▶ _Work instructions_: Turn the lines of the listing, from the one containing "Comparing the blue" through the end of the listing, inclusive, into a numbered list with blank lines left out.

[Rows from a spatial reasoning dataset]
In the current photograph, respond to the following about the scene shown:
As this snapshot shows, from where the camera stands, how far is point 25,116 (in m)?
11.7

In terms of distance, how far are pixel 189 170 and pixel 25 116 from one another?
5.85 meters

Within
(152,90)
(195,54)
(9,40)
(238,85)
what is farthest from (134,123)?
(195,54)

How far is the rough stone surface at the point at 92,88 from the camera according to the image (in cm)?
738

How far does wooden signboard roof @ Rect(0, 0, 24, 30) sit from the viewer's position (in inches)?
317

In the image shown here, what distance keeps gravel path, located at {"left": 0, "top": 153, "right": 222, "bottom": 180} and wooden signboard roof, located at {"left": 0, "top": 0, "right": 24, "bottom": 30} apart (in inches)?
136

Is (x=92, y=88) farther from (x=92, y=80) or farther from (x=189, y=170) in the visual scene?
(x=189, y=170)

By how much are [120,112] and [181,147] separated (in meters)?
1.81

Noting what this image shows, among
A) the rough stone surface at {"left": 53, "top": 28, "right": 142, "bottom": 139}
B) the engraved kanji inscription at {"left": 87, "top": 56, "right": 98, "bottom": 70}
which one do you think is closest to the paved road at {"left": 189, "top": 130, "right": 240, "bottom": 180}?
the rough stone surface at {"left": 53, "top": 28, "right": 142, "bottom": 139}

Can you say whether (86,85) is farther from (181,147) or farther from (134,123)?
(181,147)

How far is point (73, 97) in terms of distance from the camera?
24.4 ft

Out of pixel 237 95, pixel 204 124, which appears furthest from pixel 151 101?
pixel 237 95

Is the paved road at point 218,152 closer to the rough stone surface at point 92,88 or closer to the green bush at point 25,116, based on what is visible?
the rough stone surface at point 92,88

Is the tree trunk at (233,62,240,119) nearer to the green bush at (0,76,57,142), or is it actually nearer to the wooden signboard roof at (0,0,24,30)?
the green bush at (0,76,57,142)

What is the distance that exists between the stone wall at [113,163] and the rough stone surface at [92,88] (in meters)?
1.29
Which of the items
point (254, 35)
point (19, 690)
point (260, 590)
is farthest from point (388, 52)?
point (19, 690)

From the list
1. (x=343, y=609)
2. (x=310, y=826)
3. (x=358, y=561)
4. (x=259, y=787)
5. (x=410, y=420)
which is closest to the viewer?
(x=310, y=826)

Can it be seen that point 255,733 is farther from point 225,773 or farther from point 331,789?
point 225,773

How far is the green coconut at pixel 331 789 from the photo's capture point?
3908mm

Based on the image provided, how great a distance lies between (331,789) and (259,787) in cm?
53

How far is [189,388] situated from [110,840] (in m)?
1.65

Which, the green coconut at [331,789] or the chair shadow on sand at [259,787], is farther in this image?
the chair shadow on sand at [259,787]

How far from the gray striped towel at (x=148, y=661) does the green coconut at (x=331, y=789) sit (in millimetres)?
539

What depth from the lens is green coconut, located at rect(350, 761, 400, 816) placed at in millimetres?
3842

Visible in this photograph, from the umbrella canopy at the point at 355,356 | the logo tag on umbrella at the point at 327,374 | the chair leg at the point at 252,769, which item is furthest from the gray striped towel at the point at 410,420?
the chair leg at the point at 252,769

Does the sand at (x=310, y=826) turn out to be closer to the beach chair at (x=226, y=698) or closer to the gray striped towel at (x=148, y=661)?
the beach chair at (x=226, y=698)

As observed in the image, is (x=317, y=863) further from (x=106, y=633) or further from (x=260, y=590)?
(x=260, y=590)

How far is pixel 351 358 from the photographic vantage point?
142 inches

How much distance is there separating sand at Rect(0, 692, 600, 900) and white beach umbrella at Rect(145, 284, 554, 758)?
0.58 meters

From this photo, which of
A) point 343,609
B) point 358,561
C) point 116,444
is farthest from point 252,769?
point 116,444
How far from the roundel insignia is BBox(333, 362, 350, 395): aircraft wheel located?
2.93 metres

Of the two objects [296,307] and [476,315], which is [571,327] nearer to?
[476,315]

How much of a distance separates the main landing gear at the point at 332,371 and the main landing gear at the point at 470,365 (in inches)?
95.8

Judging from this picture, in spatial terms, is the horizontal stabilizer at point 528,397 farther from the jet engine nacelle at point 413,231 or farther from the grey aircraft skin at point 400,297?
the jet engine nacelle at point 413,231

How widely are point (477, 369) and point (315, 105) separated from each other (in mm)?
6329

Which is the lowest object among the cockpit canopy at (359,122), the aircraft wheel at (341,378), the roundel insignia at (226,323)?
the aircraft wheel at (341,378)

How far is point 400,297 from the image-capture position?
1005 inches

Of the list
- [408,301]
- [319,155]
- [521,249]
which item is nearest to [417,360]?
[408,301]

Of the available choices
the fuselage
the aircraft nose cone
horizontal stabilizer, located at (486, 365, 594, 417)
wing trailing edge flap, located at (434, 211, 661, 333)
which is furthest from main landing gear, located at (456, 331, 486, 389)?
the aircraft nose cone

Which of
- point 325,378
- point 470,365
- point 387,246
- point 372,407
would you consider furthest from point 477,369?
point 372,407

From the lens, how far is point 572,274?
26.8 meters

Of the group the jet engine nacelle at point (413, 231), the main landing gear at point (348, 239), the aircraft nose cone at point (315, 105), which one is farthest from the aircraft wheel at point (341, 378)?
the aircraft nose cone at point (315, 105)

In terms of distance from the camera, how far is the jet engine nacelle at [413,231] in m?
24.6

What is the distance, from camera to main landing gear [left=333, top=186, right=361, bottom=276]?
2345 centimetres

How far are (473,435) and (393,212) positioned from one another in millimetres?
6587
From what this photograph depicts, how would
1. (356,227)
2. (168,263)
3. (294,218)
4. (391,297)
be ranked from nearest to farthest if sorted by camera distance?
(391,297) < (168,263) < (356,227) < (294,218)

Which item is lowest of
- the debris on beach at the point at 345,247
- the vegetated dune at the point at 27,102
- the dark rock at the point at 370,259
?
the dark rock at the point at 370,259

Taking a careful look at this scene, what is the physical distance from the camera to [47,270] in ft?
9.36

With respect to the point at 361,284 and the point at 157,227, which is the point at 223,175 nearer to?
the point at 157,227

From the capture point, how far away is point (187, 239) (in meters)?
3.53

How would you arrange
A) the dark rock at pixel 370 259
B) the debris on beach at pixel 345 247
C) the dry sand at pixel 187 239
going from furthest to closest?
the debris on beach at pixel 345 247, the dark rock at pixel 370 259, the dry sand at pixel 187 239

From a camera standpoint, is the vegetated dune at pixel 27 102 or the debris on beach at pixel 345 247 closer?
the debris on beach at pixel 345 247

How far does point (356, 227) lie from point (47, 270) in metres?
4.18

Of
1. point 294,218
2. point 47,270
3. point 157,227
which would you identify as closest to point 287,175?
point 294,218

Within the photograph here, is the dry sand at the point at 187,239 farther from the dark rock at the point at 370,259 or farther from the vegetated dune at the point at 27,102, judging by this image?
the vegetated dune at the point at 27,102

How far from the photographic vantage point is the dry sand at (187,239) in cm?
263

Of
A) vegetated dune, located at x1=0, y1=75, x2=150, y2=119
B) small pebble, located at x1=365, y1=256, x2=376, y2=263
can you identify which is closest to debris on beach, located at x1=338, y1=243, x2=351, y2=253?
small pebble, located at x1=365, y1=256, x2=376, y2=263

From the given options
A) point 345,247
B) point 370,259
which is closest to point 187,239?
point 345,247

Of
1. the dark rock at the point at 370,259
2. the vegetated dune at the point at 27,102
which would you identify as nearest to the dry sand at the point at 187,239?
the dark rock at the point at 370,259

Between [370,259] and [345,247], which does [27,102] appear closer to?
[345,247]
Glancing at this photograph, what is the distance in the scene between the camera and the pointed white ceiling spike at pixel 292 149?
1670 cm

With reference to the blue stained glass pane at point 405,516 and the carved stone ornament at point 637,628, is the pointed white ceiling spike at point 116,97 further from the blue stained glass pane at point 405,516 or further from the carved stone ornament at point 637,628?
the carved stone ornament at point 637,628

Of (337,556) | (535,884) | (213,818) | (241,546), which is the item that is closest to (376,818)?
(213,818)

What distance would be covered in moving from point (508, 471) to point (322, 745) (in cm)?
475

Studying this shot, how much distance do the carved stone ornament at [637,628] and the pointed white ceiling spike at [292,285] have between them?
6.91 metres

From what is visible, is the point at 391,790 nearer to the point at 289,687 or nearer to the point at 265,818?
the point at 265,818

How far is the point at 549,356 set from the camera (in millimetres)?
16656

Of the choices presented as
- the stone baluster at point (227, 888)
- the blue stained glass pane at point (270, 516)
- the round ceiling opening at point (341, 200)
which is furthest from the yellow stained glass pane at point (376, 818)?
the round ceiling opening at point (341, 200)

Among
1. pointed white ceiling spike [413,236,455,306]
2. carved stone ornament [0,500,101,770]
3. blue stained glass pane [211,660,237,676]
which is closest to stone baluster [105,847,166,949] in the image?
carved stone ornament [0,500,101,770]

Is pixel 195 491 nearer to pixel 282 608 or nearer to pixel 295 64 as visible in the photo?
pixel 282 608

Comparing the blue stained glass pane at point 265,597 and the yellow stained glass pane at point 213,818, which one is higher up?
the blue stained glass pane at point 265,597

▶ _Solved problem_:
1. Comparing the blue stained glass pane at point 265,597 and the yellow stained glass pane at point 213,818, which one is higher up?
2. the blue stained glass pane at point 265,597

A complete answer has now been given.